1勝100敗! あるキャリア官僚の転職記~大学教授公募の裏側~ (光文社新書)2011/12/16
キャリア官僚からの大学教授転身記
2014年7月10日記述
中野雅至さんのキャリア官僚から大学教授への転職体験記。
1964年奈良県大和郡山市生まれ。
1988年同志社大学英文科卒
ミシガン大学
...続きを読む公共政策大学院公共政策修士号
新潟大学大学院現代社会文化研究科博士号を取得
本人は大学落ちまくったし自分より偉い人はいっぱいいると謙遜している。
ただ実際はアメリカ留学もするくらいだし国家公務員一種試験合格してるわけだし超優秀な人である。本書は極めてハイレベルな転職記である。
中野雅至さんは昔たかじんのそこまで言って委員会で
岸博幸氏と一緒に出たの見たのが初めてだ。(当時アゴとハゲと呼ばれてた)
当時は既に兵庫県立大学教授だった。
そんな彼もTV画面に出てくるまでに相当の苦難があったんだなと勉強になる。
まず大学教授に転身するという人もそれほど多くないだろう。
具体的に何をやって大学教授になっていくのか知りたい人には参考になるに違いない。
要点をまとめると
1 博士課程を卒業し多くの学術論文を書き実績を積むこと。
2 なるだけ新しい学問分野を狙うこと。
3 日本全国多くの大学を受けること。
4 良い指導教官を持つこと(著者の場合は新潟大学の藤井隆至教授)
→良いアドバイスを得る。アカハラを避ける意味でも。
レポートと学術論文の違いについてなどはなるほどと眼から鱗だった。
先行研究をどれだけ調べているかどうか・・学者の書く文章体って独特だなと思っていた原因が少しわかった気がする。

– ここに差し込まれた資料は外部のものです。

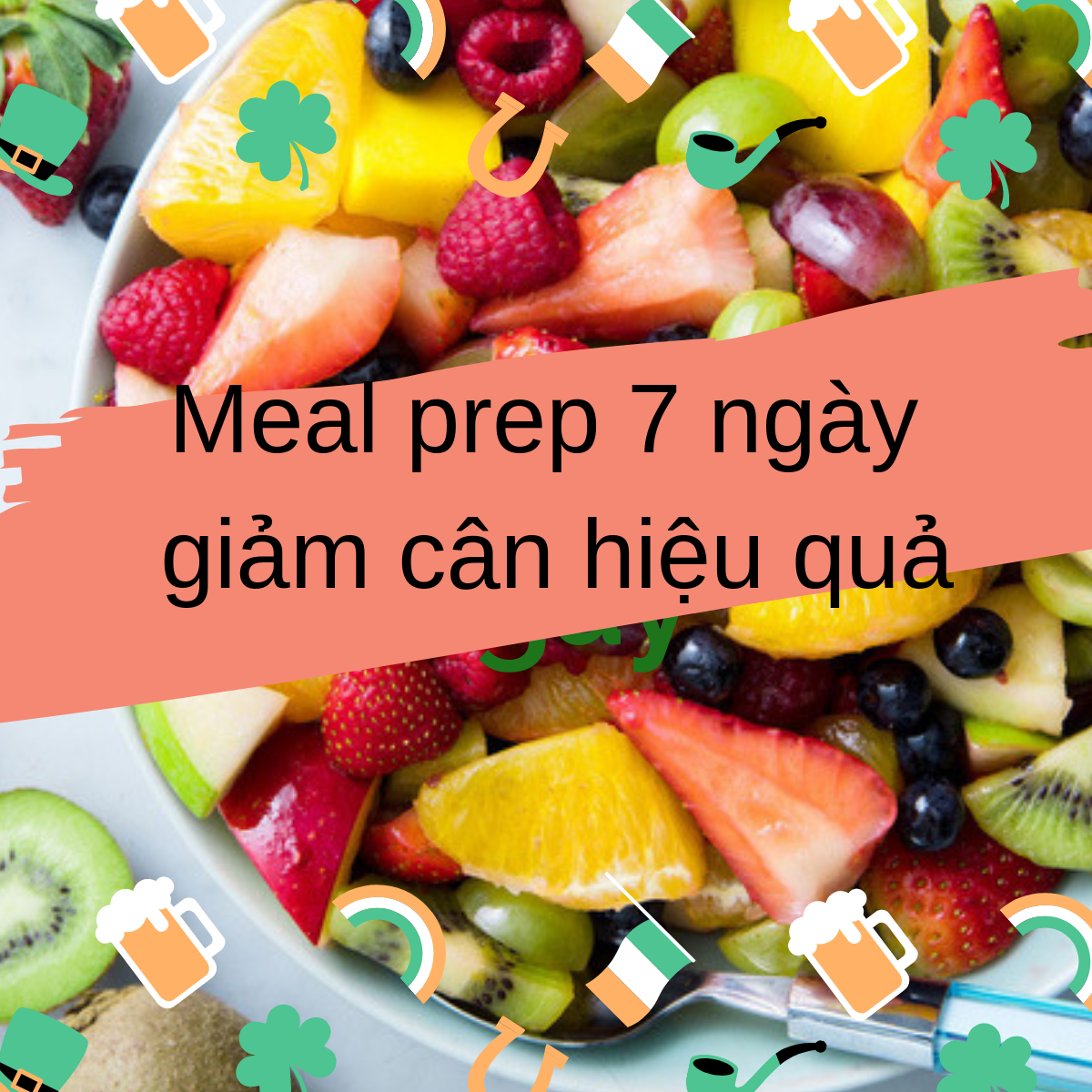 7 days of preparing EAT CLEAN food to lose weight healthily by using Meal Prep method
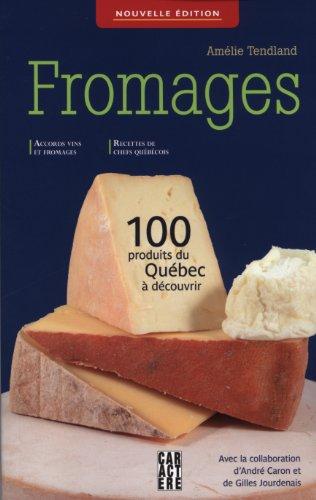 Fromages,100 produits du Qu?bec ? d?couvrir: Tendland, Am?lie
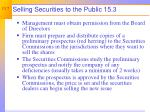 selling securities to the public 15 3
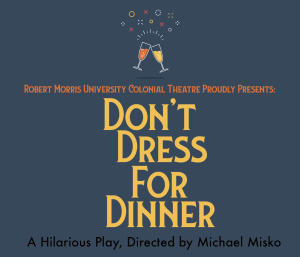 Colonial Theatre presents hilarious play 'Don't Dress For Dinner'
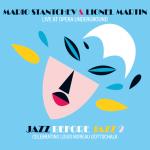 MARIO STANTCHEV & LIONEL MARTIN – LIVE AT OPERA UNDERGROUND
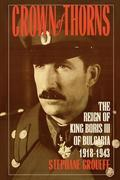 Crown of Thorns: The Reign of King Boris III of Bulgaria, 1918-1943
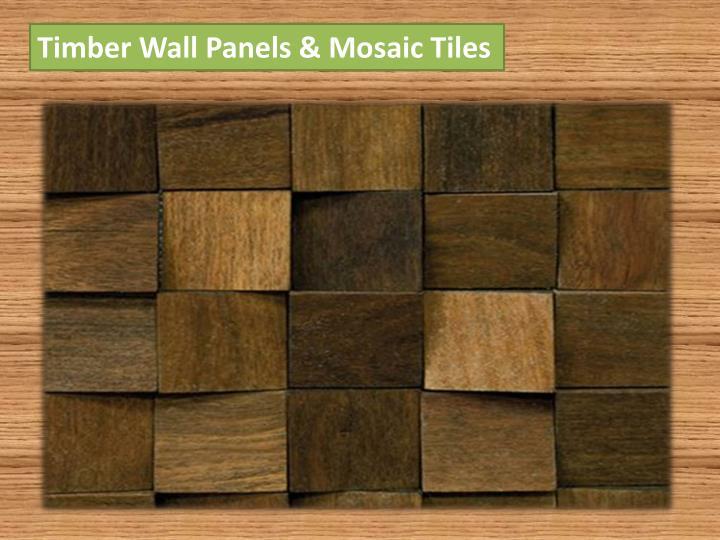 Timber Wall Panels & Mosaic Tiles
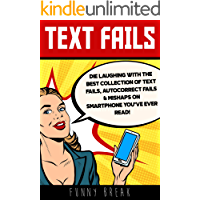 TEXT FAILS: Die Laughing with the Best collection of Text Fails, Autocorrect Fails & Mishaps on Smartphone you've Ever…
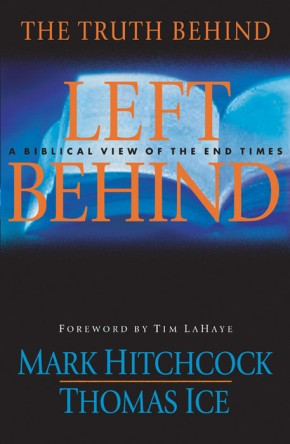 The Truth Behind Left Behind: A Biblical View of the End Times *Scratch & Dent*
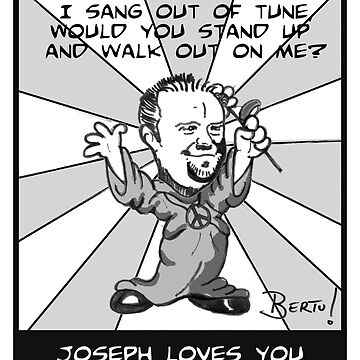 Joseph Loves You by Bertu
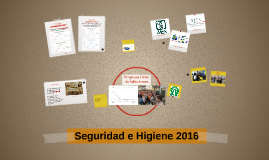 Indicadores de Seguridad e Higiene 2016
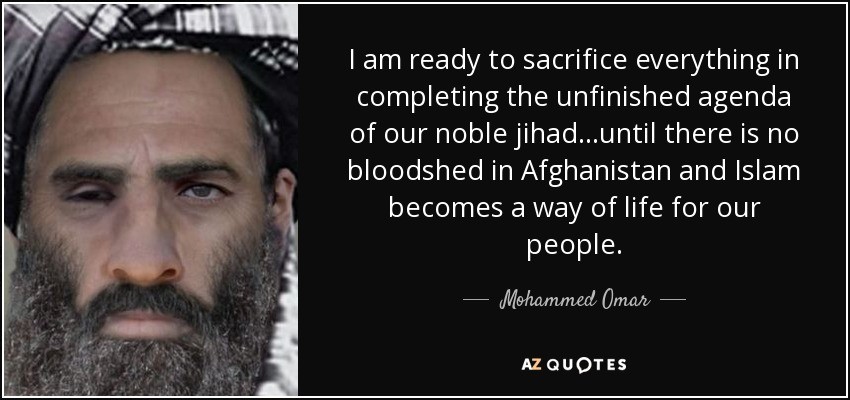 I am ready to sacrifice everything in completing the unfinished agenda of our noble jihad...until there is no bloodshed in Afghanistan and Islam becomes a way of life for our people. - Mohammed Omar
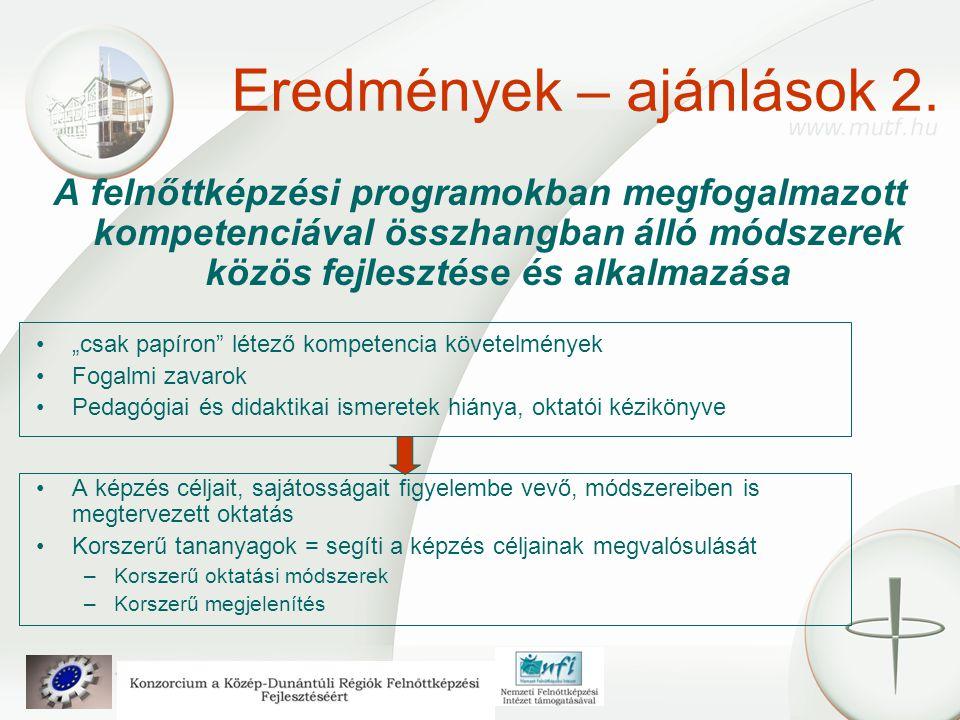 """Eredmények – ajánlások 2. A felnőttképzési programokban megfogalmazott kompetenciával összhangban álló módszerek közös fejlesztése és alkalmazása """"csa"""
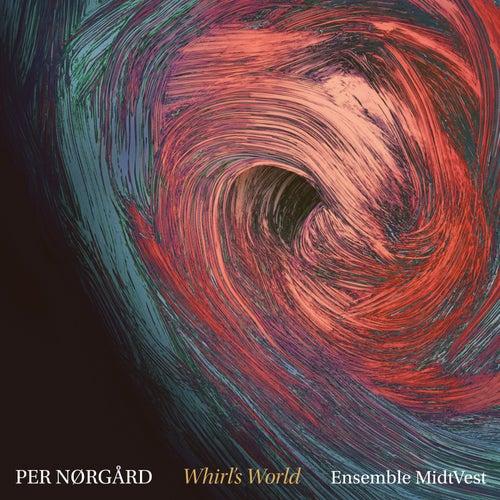 Whirl's World by Ensemble MidtVest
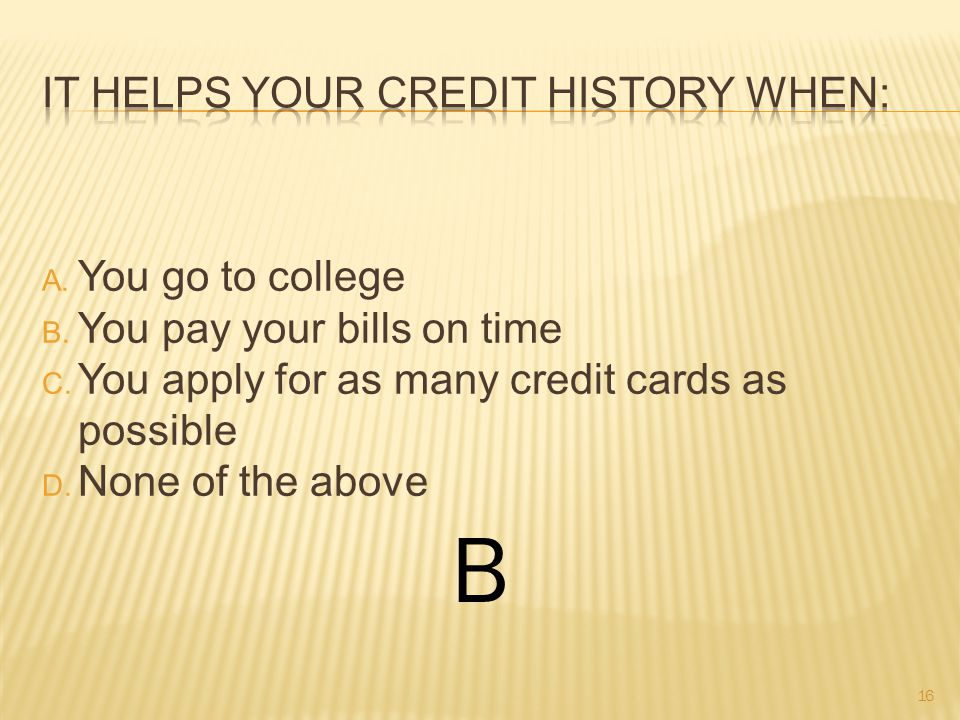 A. You go to college B. You pay your bills on time C.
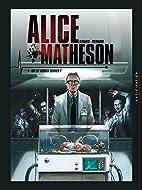 Alice Matheson 04 - Qui est Morgan Skinner ?…
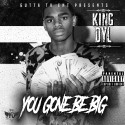 King Dyl - You Gone Be Big mixtape cover art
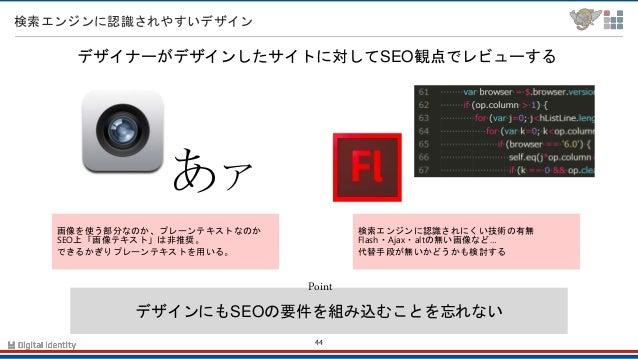 44 検索エンジンに認識されやすいデザイン デザインにもSEOの要件を組み込むことを忘れない Point デザイナーがデザインしたサイトに対してSEO観点でレビューする 画像を使う部分なのか、プレーンテキストなのか SEO上「画像テキスト」は非...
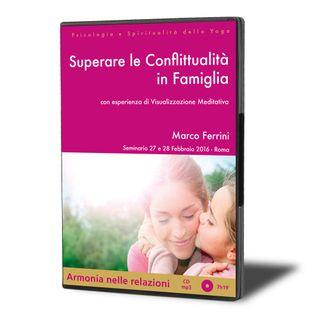 Superare le Conflittualità in Famiglia
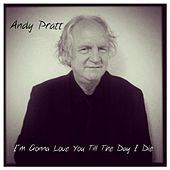 I'm Gonna Love You Till the Day I Die by Andy Pratt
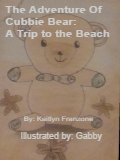 'The Adventure of Cubbie Bear: A Trip to the Beach' by Kaitlyn Franzone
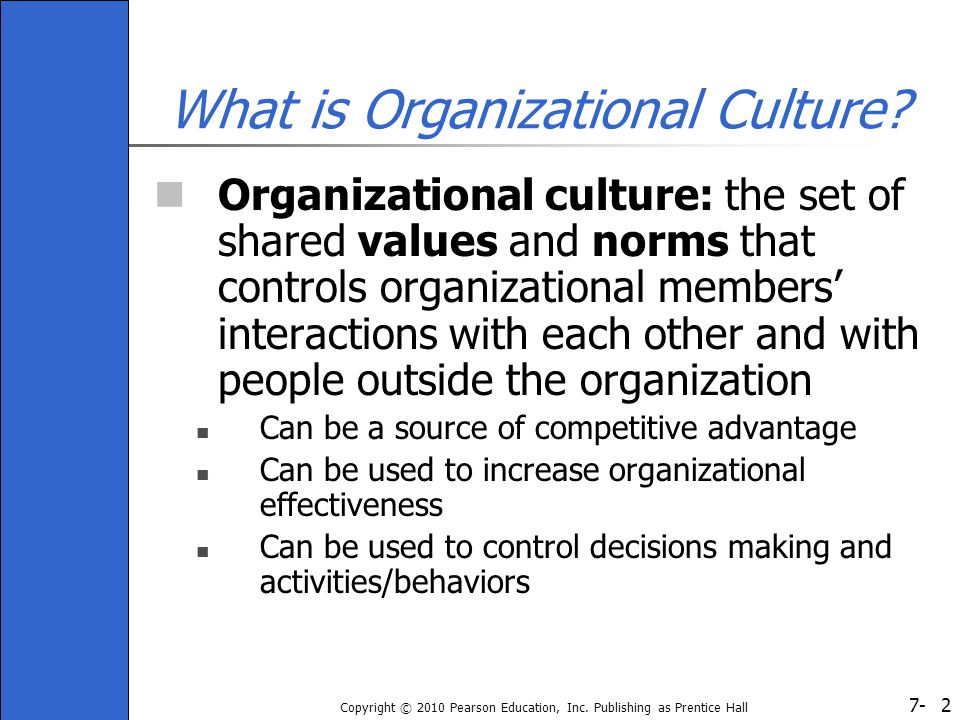 7- Copyright © 2010 Pearson Education, Inc. Publishing as Prentice Hall 2 What is Organizational Culture? Organizational culture: the set of shared va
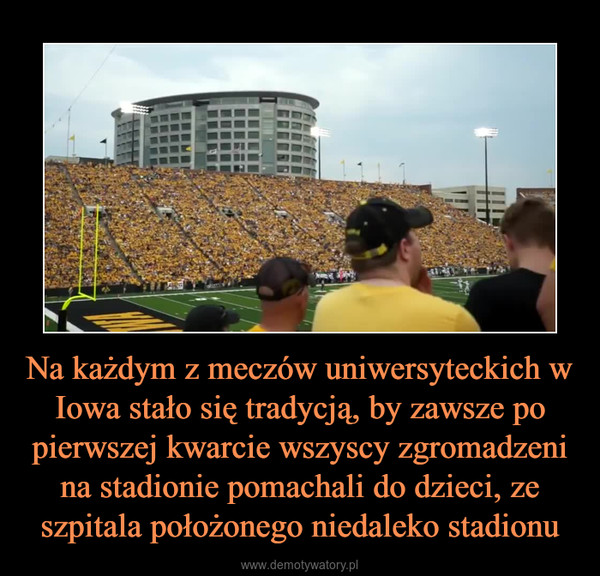 Na każdym z meczów uniwersyteckich w Iowa stało się tradycją, by zawsze po pierwszej kwarcie wszyscy zgromadzeni na stadionie pomachali do dzieci, ze szpitala położonego niedaleko stadionu –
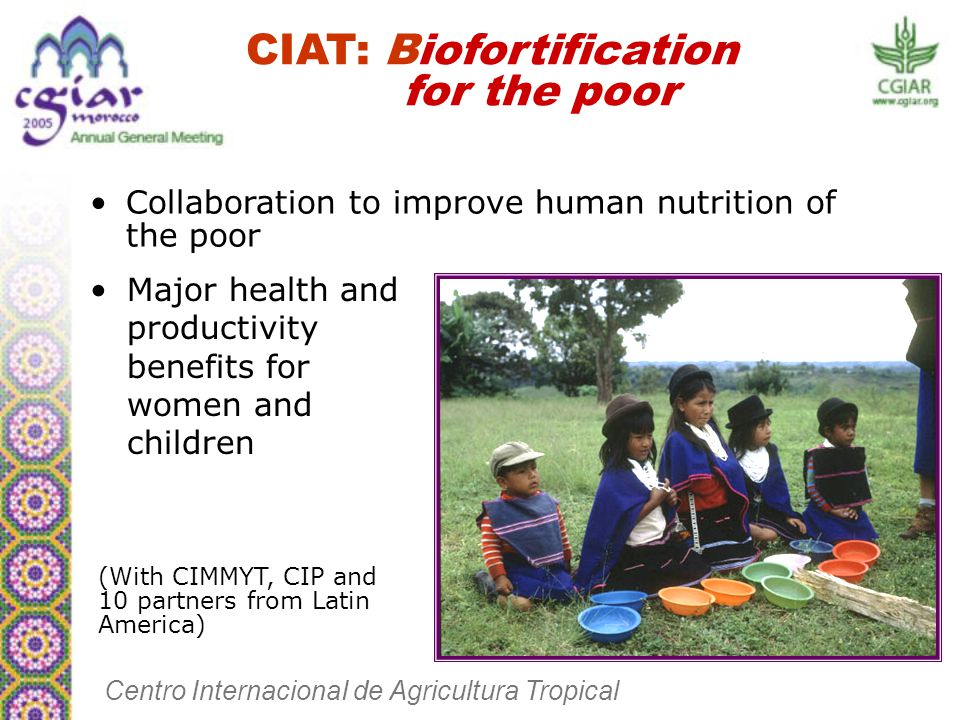 CIAT: Biofortification for the poor Collaboration to improve human nutrition of the poor Major health and productivity benefits for women and children Centro InternacionaI de Agricultura Tropical (With CIMMYT, CIP and 10 partners from Latin America)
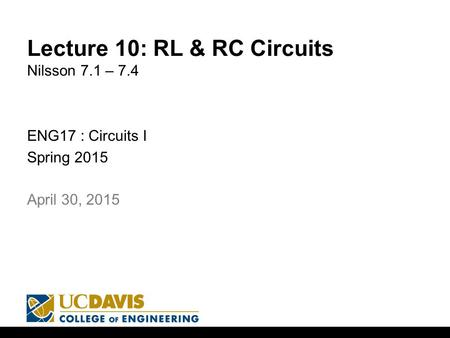 Lecture 10: RL & RC Circuits Nilsson 7.1 – 7.4 ENG17 : Circuits I Spring 2015 1 April 30, 2015.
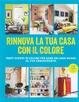 Cover of Rinnova la tua casa con il colore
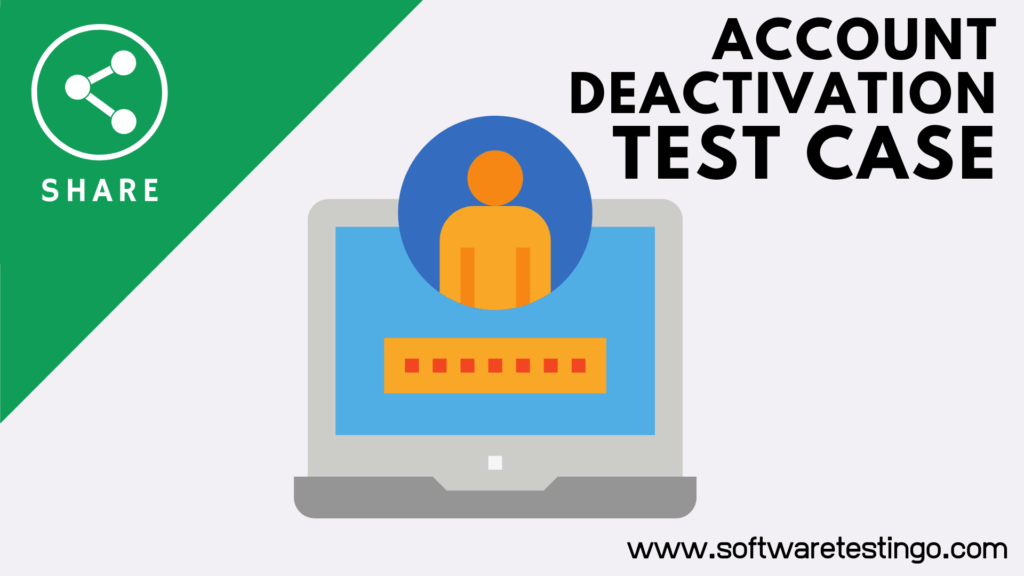 Account Deactivation Test Case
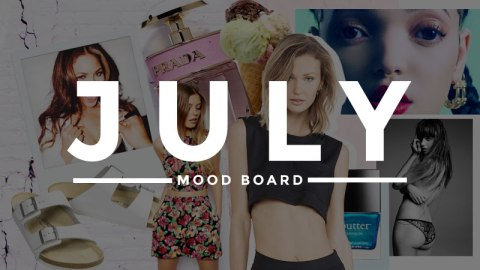 July Mood Board | StyleCaster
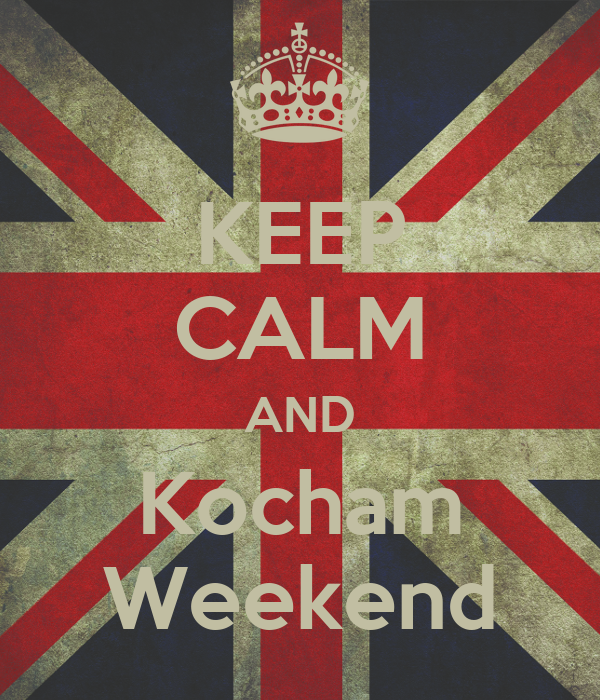 KEEP CALM AND Kocham Weekend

(論文内容への検討もないまま提出した当時の自分の大学卒論は完全に単なるレポートに過ぎなかったと反省)
大学教授というものが公募されるようになっていたというのも何だか不思議。
ただ外部出身者を増やそうとする動きは今後も活発化しそうだ。
本書は大学教授へのなりかたを示した(それも具体的な)貴重な本となっただろう。
霞ヶ関での激務。論文の書き進め方。
心理面での葛藤。
転職しようとする人間の心の揺れを上手く書いていると思う。
あと1人採用だとやはり本命採用になってしまい難しい。
複数採用だと冒険心も出て違う人間にもチャンスが生まれる
(これは民間企業でも同様だろう)
あと就職では採用する方の意図次第。能力評価も曖昧な世界なのだから自分ばかりを責めずメンタル面を維持することも転職において大事なことだ
と思う。落ちた理由がはっきりしない場合も多いのだと思うくらいで良い。
もちろん気づいた点は次回以降必ず改善しといた方が良いだろうけど。
ただ実際に面接に進んだのは5校だけ。
100校ほど受けてほぼ書類選考落ちなので
それだけ厳しい世界だと分かる。しかしちょっと偏りもあるように思う。
著者の落ちた大学・学部一覧を見ていて自分の母校の大学・学部・科目が
記載されていて驚いた。
一歩間違えれば中野さんの授業だったのかもしれないと思うと不思議な気分。